═════ Excerpt
One may as well begin by congratulating the old grand “revolutionary” party of Tanzania that is CCM, for conducting its intraparty elections, in line with its constitutional requirements.
The event has obviously dominated newspaper headlines for weeks now, and the impact of its outcome is likely to have long term implications.
Anxiety was felt across the nation during the entire CCM electoral exercise.
This is expected, considering the fact that any developments within this well established ruling party are likely to affect the politics of the country, in one way or another.
In the past few months top party functionaries categorically stated that this year’s internal elections would be instrumental in forming machinery for ensuring victory in the 2015 general elections. Tanzanians have been anxious to see the envisaged dream team.
Before coming to the major theme at stake in this write-up, let us make it clear that we are congratulating CCM for holding internal elections not because of party partisanship, but on the grounds that at least on the aspect of party internal democracy, the ruling party continues to be exemplary.
Whoever follows the modus operandi of multi-party politics in Tanzania might have noted by now that many parties have been hesitating to call intraparty elections due to a number of reasons and excuses.
Some lessons have, indeed, been learned from the ruling party‘s elections. We have witnessed theatrics and propaganda which do not deserve comments, and serious happenings worth writing home about.
For example, there is this anticipated move by the party to use the occasion and purge from its leadership ranks leaders tainted with corruption.
Did this happen? Your guess to the answer of this question is as good as mine, but there are many observers out there who contend that this is another lost opportunity as far as taking decisive steps to restore the party’s good public image is concerned.
To inject the party leadership with youth blood was also among the objectives to be fulfilled when conducting elections this time around.
Some upsets were noted as the results came out; where several party titans were felled by upstarts in manner reminiscent of the biblical David versus Goliath duel.
It is understood that the number of young men and women in the party leadership ranks increased too. However, in a situation where money possession or lack of it determines winners and losers, we have clearly seen that many financially well off old politicians have survived the youth onslaught.
As for the youth who made it to the National Executive Committee of the party and other positions, observers classify them into two categories.
There are those who have benefitted from the wind of change, which favour giving the young generation leadership opportunities today as opposed to clinging to the slogan “of the youths are leaders of tomorrow.
Category number two consists of those who have been sponsored by the old guard which happen to have its own hidden political agenda.
Analysts argue that young leaders in the second category will be a liability rather than an asset to the country in future.
A worrisome observation made during CCM elections is electoral bribery which, unfortunately, seems to be on the rise, much as we claim to hate and fight it.
Former Prime Minister Fredrick Sumaye was not joking when he called a press conference a week ago and stated categorically that there was a sophisticated bribe dishing network during the past event, and warned that this cancer will ruin the nation, unless serious measures are taken to fight it.
Unfortunately, some politicians shamelessly rubbished Sumaye’s concerns on the claim that it was a crying voice of a loser at the polls. Some short sighted politicians who find solace in playing ostrich to problems even challenged him to produce a list of suspected culprits of electoral corruption.
The former Premier is not the sole voice concerned about electoral corruption in the land.
In fact what has happened in CCM elections is an indication that the situation will be worse, come the 2015 polls, as some of the players who have won through the vice will be engaged in a real battle with contestants from opposition parties. Electoral corruption does not augur well for the future. We need collective action to tame this devil.
══════════
═════ Raw data
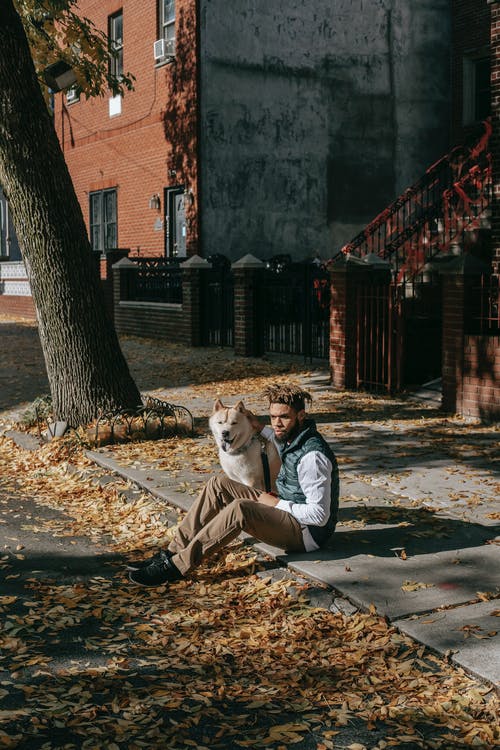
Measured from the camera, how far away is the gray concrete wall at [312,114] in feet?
71.8

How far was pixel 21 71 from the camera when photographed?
Result: 9.99 metres

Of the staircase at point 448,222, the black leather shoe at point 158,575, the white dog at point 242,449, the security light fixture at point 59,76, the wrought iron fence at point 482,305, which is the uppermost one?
the security light fixture at point 59,76

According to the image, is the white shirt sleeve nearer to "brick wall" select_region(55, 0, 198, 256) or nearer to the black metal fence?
the black metal fence

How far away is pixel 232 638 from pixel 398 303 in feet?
27.7

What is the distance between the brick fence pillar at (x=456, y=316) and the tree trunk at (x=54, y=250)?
3.81 m

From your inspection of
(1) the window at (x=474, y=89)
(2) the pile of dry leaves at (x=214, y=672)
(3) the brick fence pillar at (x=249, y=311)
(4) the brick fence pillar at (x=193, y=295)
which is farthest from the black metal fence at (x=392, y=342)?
(1) the window at (x=474, y=89)

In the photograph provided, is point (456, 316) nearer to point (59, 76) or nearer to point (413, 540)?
point (413, 540)

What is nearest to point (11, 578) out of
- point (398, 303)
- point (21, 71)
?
point (21, 71)

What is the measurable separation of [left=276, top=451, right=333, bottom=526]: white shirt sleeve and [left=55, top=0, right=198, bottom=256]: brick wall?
1619 centimetres

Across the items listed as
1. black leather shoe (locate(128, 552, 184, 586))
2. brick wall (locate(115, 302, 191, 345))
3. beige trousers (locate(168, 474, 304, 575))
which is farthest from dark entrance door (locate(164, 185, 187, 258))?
black leather shoe (locate(128, 552, 184, 586))

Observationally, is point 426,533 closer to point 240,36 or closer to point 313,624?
point 313,624

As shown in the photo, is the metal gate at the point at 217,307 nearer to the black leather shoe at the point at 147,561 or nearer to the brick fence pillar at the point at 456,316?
the brick fence pillar at the point at 456,316

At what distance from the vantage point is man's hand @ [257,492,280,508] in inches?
237

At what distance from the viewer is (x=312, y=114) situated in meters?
23.1
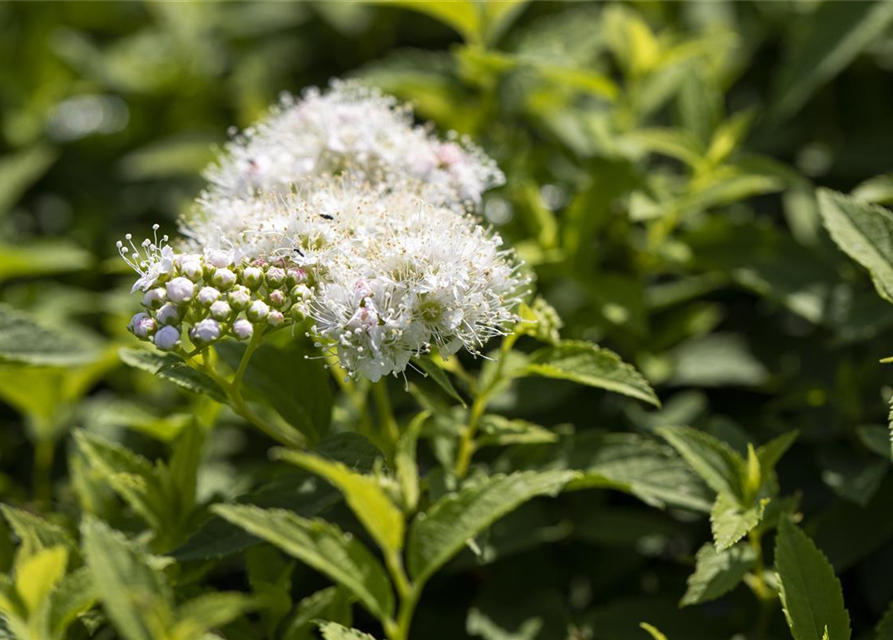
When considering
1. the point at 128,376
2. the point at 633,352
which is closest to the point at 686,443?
the point at 633,352

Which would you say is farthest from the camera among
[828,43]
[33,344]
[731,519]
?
[828,43]

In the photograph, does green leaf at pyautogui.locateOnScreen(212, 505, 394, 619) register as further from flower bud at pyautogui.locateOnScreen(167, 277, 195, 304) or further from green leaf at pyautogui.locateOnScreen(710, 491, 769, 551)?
green leaf at pyautogui.locateOnScreen(710, 491, 769, 551)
══════════
● **About this exercise**
Please shorten the paragraph of the piece on CCM's internal elections that begins "In fact what has happened in CCM elections" and keep its main facts.

● **Response area**
CCM's elections suggest electoral corruption will worsen in the 2015 polls, when some who won through it will face opposition contestants. This bodes ill for the future, and collective action is needed to curb it.